*Exercise description:* In the data below, count how many lines contain "tool" and give that number by itself.

○ ○ ○

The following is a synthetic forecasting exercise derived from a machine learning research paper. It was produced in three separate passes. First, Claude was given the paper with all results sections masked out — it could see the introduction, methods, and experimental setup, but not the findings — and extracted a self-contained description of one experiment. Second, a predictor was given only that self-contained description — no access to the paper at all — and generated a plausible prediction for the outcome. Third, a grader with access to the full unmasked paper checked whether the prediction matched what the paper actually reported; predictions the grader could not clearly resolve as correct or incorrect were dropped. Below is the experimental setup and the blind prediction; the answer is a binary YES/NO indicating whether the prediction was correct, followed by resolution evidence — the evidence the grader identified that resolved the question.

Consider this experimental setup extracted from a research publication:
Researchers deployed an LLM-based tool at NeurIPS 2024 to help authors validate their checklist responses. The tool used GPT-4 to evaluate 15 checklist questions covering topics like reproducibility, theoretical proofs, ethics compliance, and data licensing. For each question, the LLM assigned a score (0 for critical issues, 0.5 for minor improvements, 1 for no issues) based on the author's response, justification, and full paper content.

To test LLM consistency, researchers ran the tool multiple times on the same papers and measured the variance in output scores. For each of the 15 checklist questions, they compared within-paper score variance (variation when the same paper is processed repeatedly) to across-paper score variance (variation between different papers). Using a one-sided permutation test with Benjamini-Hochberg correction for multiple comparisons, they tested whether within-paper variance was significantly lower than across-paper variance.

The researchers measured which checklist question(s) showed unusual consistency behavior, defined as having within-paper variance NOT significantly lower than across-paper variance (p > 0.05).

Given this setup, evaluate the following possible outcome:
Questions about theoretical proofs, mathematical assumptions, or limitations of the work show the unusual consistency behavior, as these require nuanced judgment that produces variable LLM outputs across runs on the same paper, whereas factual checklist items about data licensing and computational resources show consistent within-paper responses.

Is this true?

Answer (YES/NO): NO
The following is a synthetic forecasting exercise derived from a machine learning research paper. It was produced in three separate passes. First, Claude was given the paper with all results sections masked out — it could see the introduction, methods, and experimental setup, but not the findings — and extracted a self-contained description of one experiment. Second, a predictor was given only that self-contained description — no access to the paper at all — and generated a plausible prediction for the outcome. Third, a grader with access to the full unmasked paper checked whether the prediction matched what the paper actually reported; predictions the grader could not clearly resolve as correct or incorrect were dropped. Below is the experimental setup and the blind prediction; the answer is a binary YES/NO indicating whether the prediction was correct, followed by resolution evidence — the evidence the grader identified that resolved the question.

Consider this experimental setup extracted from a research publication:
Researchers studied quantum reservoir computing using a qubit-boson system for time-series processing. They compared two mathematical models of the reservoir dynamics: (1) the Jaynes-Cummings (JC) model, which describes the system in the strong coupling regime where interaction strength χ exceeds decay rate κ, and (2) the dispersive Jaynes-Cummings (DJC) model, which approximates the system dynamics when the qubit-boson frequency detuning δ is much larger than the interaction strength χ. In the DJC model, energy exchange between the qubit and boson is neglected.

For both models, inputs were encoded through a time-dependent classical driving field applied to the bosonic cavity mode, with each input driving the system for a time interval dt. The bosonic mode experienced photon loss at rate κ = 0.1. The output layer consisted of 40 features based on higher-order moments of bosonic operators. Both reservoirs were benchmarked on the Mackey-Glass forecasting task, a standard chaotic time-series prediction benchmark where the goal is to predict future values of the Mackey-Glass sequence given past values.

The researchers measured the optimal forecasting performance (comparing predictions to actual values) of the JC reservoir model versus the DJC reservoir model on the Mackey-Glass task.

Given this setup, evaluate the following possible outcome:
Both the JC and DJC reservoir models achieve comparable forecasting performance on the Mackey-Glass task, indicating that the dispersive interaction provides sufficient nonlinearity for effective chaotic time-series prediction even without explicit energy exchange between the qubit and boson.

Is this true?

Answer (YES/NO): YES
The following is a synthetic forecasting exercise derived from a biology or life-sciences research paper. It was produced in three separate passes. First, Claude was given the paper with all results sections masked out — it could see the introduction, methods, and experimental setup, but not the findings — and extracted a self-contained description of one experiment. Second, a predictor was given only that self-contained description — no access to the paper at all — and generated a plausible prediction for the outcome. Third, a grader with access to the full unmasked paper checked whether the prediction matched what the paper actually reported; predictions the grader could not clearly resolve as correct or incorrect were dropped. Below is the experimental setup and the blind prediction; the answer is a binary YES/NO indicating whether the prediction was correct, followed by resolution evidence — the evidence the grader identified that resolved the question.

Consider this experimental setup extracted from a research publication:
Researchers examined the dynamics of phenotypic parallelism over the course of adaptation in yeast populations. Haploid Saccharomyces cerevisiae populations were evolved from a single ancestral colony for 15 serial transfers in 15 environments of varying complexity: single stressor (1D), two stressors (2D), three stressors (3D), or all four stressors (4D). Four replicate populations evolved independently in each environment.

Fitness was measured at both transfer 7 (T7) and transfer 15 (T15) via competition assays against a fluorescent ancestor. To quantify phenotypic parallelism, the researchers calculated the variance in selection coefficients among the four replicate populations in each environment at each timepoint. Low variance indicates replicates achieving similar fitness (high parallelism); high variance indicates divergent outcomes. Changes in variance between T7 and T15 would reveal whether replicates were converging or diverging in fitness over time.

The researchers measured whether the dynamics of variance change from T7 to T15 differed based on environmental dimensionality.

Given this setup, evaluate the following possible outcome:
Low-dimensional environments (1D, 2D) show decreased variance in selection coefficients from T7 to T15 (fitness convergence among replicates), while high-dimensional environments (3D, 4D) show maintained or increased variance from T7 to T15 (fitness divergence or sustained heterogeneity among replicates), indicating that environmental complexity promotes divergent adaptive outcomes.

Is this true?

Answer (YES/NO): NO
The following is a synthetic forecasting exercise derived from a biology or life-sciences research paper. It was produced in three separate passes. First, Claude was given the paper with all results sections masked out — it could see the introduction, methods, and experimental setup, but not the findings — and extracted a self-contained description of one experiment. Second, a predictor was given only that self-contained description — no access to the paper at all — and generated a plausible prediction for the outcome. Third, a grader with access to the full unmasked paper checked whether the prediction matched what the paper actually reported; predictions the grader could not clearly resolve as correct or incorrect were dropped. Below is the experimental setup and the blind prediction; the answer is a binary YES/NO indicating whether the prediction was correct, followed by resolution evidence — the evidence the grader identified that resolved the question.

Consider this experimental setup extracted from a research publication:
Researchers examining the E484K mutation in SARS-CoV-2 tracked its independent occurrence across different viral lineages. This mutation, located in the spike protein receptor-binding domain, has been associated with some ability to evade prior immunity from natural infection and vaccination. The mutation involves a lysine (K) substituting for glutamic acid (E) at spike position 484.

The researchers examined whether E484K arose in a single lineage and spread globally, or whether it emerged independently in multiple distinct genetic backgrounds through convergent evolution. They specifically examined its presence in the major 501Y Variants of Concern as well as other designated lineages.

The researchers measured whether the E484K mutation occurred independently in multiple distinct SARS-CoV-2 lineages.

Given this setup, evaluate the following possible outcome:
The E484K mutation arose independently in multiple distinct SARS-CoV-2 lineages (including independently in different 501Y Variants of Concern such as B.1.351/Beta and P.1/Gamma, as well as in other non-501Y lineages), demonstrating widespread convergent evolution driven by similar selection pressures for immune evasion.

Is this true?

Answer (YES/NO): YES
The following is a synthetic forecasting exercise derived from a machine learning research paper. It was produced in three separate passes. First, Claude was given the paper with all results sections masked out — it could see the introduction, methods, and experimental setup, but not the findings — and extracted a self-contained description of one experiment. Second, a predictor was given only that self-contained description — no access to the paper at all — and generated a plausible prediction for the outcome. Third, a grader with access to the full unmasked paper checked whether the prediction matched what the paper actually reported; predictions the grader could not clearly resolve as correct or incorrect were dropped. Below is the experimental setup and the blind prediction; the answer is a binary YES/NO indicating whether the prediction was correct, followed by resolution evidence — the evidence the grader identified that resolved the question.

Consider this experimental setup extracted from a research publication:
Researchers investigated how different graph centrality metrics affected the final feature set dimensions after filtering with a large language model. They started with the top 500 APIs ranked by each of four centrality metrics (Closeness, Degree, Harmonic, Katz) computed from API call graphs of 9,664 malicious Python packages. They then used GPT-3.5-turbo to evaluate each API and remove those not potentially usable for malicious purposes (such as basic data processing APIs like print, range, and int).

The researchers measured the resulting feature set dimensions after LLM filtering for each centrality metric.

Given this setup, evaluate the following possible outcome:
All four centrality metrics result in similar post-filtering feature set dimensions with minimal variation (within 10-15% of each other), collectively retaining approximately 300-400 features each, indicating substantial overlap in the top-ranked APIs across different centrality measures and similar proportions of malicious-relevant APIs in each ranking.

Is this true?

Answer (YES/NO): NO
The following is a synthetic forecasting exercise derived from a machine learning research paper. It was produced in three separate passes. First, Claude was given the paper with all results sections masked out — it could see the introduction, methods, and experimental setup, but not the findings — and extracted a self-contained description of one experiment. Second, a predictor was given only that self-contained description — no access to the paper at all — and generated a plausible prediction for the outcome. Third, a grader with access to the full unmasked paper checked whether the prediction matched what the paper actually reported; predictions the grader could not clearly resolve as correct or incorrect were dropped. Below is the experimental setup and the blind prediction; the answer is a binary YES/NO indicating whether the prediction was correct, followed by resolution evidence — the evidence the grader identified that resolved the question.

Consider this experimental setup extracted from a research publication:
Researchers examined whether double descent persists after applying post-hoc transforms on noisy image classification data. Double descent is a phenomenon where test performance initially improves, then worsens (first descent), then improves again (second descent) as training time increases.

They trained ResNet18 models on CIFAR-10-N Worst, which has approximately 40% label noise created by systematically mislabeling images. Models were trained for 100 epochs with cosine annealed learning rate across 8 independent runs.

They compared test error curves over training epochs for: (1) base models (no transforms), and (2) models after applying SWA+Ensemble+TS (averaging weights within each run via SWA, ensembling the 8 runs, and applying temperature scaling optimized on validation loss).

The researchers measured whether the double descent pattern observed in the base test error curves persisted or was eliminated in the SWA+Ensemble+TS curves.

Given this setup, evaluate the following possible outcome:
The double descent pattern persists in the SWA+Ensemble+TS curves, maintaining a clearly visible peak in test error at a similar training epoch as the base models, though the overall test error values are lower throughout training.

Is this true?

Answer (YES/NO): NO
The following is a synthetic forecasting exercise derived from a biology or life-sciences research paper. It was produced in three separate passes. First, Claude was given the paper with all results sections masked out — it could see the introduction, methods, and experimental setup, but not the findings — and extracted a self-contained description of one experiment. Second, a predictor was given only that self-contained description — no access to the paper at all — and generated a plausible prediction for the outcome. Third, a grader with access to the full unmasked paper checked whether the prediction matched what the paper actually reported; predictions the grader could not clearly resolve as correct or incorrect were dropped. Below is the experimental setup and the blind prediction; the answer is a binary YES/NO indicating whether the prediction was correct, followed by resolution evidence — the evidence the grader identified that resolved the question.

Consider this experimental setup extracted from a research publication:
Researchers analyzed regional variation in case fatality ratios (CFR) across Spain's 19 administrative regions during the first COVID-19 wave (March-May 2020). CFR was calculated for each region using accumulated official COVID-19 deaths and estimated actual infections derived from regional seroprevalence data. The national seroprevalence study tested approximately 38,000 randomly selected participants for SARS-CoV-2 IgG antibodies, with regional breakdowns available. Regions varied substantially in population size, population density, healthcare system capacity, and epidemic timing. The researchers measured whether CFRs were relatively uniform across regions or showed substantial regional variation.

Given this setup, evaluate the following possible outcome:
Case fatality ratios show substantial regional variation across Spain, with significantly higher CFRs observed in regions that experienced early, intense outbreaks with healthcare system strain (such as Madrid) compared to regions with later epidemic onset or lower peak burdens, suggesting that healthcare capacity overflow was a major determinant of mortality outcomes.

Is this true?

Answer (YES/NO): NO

○ ○ ○

*Response:* 2